UWA Psychology: MRC Psycholinguistic Database (Reference)

MRC Psycholinguistic Database: Machine Usable Dictionary. Version 2.00

Informatics Division Science and Engineering Research Council Rutherford Appleton Laboratory Chilton, Didcot, Oxon, OX11 0QX Michael Wilson 1 April 1987

MRC Machine Usable Dictionary. Version 2.00

The MRC Psycholinguistic Database version 1, was provided as an on-line service (see Coltheart, 1981b). The service drew on three files and several access programs. The first file was a dictionary of words, the second and third files were sets of word association norms from the Edinburgh Thesaurus. The service has now been discontinued.

This second version of the MRC Psycholinguistic Database is being provided as a computer usable resource rather than as a service. An updated version of the dictionary file from the database (referred to here as MRC2.DCT) is being provided for public research use along with some programs which can be used either to access the dictionary, or as examples on which to model programs which match users' specific needs. This database dictionary differs from other machine usable dictionaries in that it includes not only syntactic information but also psychological data for the entries (see Amsler, 1984 for a review of other machine-readable dictionaries). It also differs from most conventional dictionaries in that it does not currently attempt to provide any semantic information. It is designed to be of use to psycholinguists in selecting stimulus materials for testing; for use by researchers in Artificial Intelligence as a source of information required for natural language processing and cognitive simulation; and for use by computer scientists who wish to use the word lists and syntactic information in the design of text processors.

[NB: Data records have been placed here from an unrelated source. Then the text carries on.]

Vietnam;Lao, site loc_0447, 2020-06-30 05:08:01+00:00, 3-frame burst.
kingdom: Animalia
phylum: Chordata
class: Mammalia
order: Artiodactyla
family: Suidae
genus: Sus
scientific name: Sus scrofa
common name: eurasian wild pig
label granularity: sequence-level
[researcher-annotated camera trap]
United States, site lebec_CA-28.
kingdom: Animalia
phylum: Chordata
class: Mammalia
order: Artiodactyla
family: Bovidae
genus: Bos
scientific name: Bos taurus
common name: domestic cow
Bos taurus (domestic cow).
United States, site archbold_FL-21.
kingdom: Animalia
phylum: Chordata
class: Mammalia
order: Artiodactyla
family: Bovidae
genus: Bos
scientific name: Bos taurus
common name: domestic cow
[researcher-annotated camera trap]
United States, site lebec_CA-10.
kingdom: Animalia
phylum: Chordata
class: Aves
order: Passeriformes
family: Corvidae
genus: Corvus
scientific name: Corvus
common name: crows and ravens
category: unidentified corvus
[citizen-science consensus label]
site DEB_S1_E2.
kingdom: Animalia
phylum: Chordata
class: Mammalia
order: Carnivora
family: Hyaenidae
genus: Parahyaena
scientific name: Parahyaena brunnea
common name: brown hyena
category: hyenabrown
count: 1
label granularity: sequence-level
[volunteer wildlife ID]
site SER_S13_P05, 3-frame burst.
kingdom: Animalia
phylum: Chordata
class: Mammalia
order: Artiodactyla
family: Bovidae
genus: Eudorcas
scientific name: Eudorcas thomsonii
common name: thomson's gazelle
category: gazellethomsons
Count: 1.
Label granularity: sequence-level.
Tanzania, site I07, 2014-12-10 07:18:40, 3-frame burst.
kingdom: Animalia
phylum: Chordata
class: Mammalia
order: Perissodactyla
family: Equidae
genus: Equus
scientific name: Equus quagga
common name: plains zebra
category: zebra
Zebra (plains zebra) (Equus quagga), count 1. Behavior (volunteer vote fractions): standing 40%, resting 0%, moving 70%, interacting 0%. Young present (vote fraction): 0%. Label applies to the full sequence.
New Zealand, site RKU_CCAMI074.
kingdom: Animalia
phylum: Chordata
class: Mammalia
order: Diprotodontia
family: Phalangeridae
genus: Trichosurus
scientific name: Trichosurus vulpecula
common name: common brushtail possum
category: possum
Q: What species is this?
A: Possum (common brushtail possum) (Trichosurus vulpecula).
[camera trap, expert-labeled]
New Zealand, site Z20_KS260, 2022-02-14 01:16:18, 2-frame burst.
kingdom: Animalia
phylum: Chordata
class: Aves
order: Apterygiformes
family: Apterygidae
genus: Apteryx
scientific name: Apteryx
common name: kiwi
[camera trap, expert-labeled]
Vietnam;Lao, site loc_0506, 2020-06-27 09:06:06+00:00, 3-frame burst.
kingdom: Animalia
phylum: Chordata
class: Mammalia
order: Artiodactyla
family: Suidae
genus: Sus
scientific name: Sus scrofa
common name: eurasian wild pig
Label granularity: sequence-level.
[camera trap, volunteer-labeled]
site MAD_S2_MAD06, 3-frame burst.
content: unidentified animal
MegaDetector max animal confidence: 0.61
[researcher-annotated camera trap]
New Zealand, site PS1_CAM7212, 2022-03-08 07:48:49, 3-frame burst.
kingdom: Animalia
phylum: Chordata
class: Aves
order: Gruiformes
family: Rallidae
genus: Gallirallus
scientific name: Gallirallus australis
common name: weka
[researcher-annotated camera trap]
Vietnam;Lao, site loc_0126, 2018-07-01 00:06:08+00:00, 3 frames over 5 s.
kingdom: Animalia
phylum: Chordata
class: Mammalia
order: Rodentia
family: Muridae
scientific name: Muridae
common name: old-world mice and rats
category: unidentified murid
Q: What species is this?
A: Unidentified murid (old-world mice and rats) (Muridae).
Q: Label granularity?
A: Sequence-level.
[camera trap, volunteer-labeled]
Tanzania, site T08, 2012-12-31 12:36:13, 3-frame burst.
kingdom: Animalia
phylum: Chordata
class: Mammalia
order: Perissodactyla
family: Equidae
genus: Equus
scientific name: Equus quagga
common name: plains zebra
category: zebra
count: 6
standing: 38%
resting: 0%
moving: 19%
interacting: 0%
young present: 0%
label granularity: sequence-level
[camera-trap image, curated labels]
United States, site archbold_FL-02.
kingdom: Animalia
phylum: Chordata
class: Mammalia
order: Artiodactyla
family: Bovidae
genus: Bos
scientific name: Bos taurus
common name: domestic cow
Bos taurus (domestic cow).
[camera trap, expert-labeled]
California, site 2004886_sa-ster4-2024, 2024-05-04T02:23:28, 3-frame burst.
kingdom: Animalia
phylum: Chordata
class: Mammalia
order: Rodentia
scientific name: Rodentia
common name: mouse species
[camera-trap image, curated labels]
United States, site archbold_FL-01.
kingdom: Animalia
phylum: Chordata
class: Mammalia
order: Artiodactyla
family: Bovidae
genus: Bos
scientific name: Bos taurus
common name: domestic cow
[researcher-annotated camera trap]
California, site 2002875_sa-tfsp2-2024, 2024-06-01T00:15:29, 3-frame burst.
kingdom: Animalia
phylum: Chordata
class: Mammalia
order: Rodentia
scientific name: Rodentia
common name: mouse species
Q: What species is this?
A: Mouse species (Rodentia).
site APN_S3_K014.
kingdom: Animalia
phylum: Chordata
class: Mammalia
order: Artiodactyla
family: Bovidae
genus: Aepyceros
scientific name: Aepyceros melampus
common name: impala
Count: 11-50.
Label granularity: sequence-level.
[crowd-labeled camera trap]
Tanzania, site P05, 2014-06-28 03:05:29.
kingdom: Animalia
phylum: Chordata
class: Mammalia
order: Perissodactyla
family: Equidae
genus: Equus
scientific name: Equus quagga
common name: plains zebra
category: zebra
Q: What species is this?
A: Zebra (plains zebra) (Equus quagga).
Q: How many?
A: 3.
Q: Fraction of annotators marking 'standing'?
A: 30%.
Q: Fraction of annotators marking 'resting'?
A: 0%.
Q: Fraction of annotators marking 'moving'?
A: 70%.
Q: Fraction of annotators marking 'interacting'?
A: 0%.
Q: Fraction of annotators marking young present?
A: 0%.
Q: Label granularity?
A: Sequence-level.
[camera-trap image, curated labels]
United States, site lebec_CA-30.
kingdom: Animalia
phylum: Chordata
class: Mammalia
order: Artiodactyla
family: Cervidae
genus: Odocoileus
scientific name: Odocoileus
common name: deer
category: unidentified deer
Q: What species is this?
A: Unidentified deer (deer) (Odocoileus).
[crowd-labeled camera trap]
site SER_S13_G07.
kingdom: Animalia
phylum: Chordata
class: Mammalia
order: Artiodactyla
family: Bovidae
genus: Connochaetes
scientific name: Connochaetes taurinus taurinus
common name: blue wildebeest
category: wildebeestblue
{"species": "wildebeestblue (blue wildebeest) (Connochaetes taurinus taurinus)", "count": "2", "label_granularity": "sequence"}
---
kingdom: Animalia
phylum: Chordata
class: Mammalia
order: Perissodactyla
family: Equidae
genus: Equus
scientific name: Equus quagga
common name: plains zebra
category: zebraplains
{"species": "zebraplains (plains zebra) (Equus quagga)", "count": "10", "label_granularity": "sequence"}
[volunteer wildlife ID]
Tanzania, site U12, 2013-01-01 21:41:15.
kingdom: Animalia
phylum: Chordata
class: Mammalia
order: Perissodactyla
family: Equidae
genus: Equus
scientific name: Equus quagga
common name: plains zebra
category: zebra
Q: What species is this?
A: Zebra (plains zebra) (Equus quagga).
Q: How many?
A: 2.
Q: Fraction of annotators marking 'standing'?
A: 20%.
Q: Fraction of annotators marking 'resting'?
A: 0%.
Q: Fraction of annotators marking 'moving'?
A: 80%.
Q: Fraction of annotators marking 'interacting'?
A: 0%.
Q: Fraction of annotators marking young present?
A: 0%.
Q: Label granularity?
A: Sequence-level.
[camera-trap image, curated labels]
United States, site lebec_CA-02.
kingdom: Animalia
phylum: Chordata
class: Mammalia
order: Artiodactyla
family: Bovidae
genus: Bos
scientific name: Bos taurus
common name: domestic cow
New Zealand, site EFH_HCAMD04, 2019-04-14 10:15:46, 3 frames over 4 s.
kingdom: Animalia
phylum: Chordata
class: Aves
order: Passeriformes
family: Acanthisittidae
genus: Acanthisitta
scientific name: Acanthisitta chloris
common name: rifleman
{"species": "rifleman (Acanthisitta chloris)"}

The MRC Psycholinguistic Database: Machine Usable Dictionary and utility programs are available for research purposes from the Oxford Text Archive as item 1054 on their list at a nominal fee to cover handling costs. Their address is:

The Machine Usable Dictionary File.

The file contains 150837 words and provides information about 26 different linguistic properties, although it is not the case that information about every property is available for every one of the 150837 words: nobody, for example, has yet collected imagery ratings on such a large set of words, and thus only 9240 of the words possess an imagery rating.

The dictionary file does not contain any information which is original to it, but was assembled by merging a number of smaller databases of limited availability:

The dictionary file currently occupies 11 Mbyte as a sequential plain text file. Each line of the file represents the field for one word. The longest entry is 130 characters; e.g.

040320021615167000000093057530228435500000 JJ SABLE|eI/bl|eIbl|20

The composition of the dictionary file is summarised in Table 1, which specifies the linguistic properties described in an entry. The first column of Table 1 indicates the columns/field in the file containing the data. The last four properties are held in variable length fields separated by a | character. The second column indicates the name of the data field used elsewhere in programs and documentation. The third column specifies the identity of the linguistic property, and the fourth column indicates the number of words in the database for which information about a particular linguistic property is available. The first fourteen properties are stored in the file as numerical values. For these properties, the occurrence count refers to the number of non zero entries.

COLUMN	NAME	PROPERTY	OCCURRENCES
1-2	NLET	Number of letters in the word	150837
3-4	NPHON	Number of phonemes in the word	38438
5	NSYL	Number of syllables in the word	89402
6-10	K-F-FREQ	Kucera and Francis written frequency	29778
11-12	K-F-NCATS	Kucera and Francis number of categories	29778
13-15	K-F-NSAMP	Kucera and Francis number of samples	29778
16-21	T-L-FREQ	Thorndike-Lorge frequency	25308
22-25	BROWN-FREQ	Brown verbal frequency	14529
26-28	FAM	Familiarity	9392
29-31	CONC	Concreteness	8228
32-34	IMAG	Imagery	9240
35-37	MEANC	Mean Colerado Meaningfulness	5450
38-40	MEANP	Mean Pavio Meaningfulness	1504
41-43	AOA	Age of Acquisition	3503
44	TQ2	Type	44976
45	WTYPE	Part of Speech	150769
46	PDWTYPE PD	Part of Speech	38390
47	ALPHSYL	Alphasyllable	15938
48	STATUS	Status	89550
49	VAR	Varient Phoneme	1445
50	CAP	Written Capitalised	4585
51	IRREG	Irregular Plural	23111
\|	WORD	the actual word	150837
\|	PHON	Phonetic Transcription	38420
\|	DPHON	Edited Phonetic Transcription	136982
\|	STRESS	Stress Pattern	38390

Some of the properties listed in Table 1 are obvious; others require explanation as follows:

The distribution of entries in the WORD field by the number of letters that they contain is shown in Table 2.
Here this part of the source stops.